My wife is on board with this new arrangement and I would expect nothing less from someone I consider to be the most amazing woman ever. She knows Princessa would never deny another Femme any kind of pleasure. She knows she just has to cut the plastic lock holding both my keys in its hard plastic sheath. There have been many times when after spending too much time on my knees between her legs that she’s just too tired to reciprocate. Until the morning that marked exactly 3 weeks and 1 day of chastity; after spending enough time between my wife’s legs to be sure she was satisfied, she started ripping open the tapes of my soaked overnight diaper. She grunted somewhat annoyed and told me to hurry and go get the keys. I couldn’t get to my closet fast enough. As the key went into the lock I thought I would break through the cage, my desire for her was at an all-time high. She pulled the cage part off and she started working at the ring and that’s when it all ended abruptly as I shot out the result 3 weeks and a day’s worth of pent up, frustrated, denied balls. My wife looked at me both awestruck and disappointed. One little “HA” came from her and she just stared at me. I have never been a premature ejaculator and yet here we were. The embarrassment of it washed over me to the point my knees were shaking. Then the reality of what just occurred hit me. I was truly a chaste submissive, this was evidence and it was bound to happen. I belonged in chastity. Who the hell can’t hold back an orgasm long enough to even get inside their wife? The humiliation was real…and I realize that is what kept me hard and drove me a bit crazy. I didn’t even bother trying to get the ring off. I grabbed my wife, eager to prove I could perform even though she looked at me skeptically. It was the best sex we’ve had in recent memory. My desire to see that she was left completely satisfied was overwhelming and coupled with the desensitized state of my penis I was able to give her “exactly what she wanted.” We didn’t get to bask in the post-sex glow for very long and I didn’t get to enjoy that old alpha feeling very long either. That old alpha feeling was completely dashed as I walked to the bathroom to shower and she called out, “Wait! Come get your diaper and your cage.” I took a cold shower so I could get my cage back on and was in a dry diaper immediately following. I couldn’t wait to inform Princessa.
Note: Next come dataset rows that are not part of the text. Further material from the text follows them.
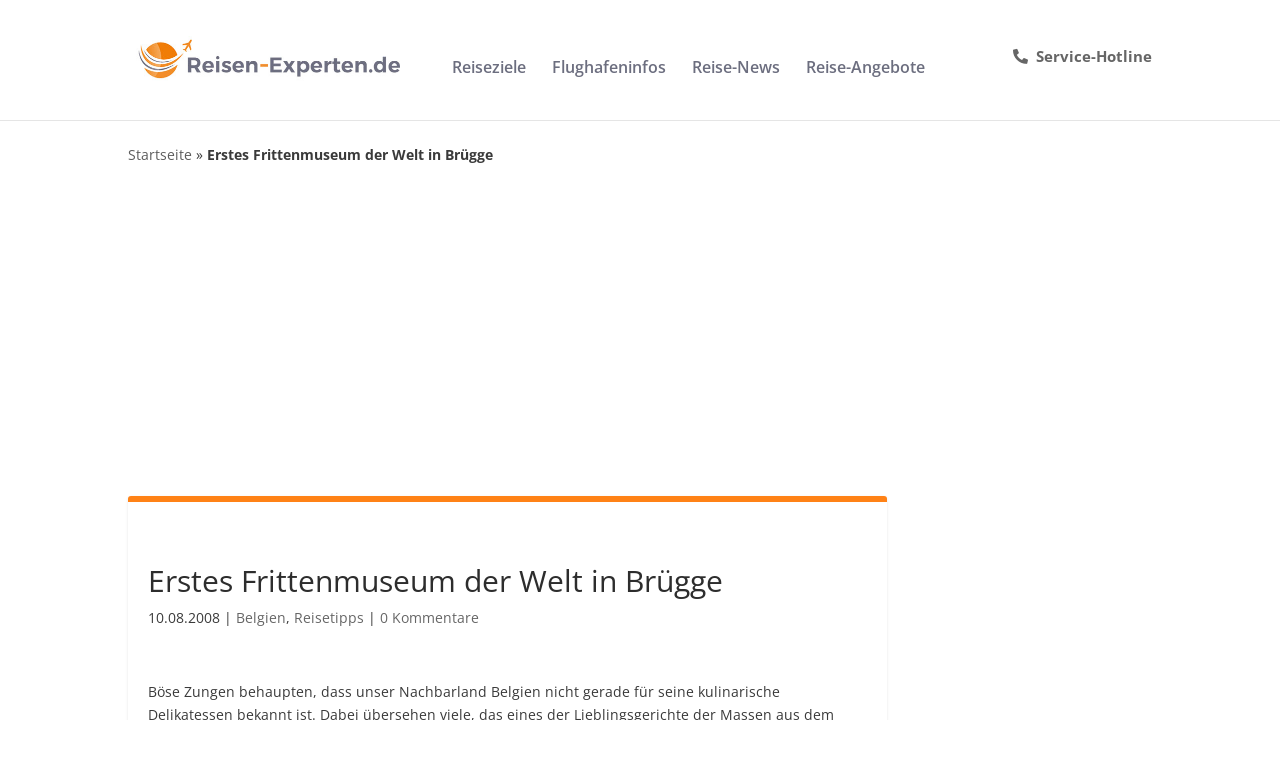

--- FILE ---
content_type: text/html; charset=utf-8
request_url: https://www.google.com/recaptcha/api2/aframe
body_size: 248
content:
<!DOCTYPE HTML><html><head><meta http-equiv="content-type" content="text/html; charset=UTF-8"></head><body><script nonce="Eum1QK8Qoy1fciuBqx2hIw">/** Anti-fraud and anti-abuse applications only. See google.com/recaptcha */ try{var clients={'sodar':'https://pagead2.googlesyndication.com/pagead/sodar?'};window.addEventListener("message",function(a){try{if(a.source===window.parent){var b=JSON.parse(a.data);var c=clients[b['id']];if(c){var d=document.createElement('img');d.src=c+b['params']+'&rc='+(localStorage.getItem("rc::a")?sessionStorage.getItem("rc::b"):"");window.document.body.appendChild(d);sessionStorage.setItem("rc::e",parseInt(sessionStorage.getItem("rc::e")||0)+1);localStorage.setItem("rc::h",'1769280513417');}}}catch(b){}});window.parent.postMessage("_grecaptcha_ready", "*");}catch(b){}</script></body></html>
Every morning for the past 4 weeks I have had to report out to Princessa. She wants to know, was I diapered that day, was I unlocked, did I orgasm, what did I do for my wife, and then some thoughts of mine from the day. Every time I report out to Princessa I feel a sense of satisfaction for many reasons, but two above the rest. First, I know that she is helping me to be a better husband. While I was always striving for that, the added bonus of earning a “good boy” from Princessa puts new enthusiasm into what I’m doing. The second reason is that in the short time that she and I have had our interaction Princessa really got her hooks in me. I want to do the things I’m told by her. I don’t want to disappoint her, whether her disappointment would be feigned or real if I do not complete something, it makes no difference. It would be easy enough for me to just cut the keys from their locked sheath and take the cage off, but I am too motivated. I want this dynamic and relationship to be real. It feels like an investment in the future…the foundation of what is to come.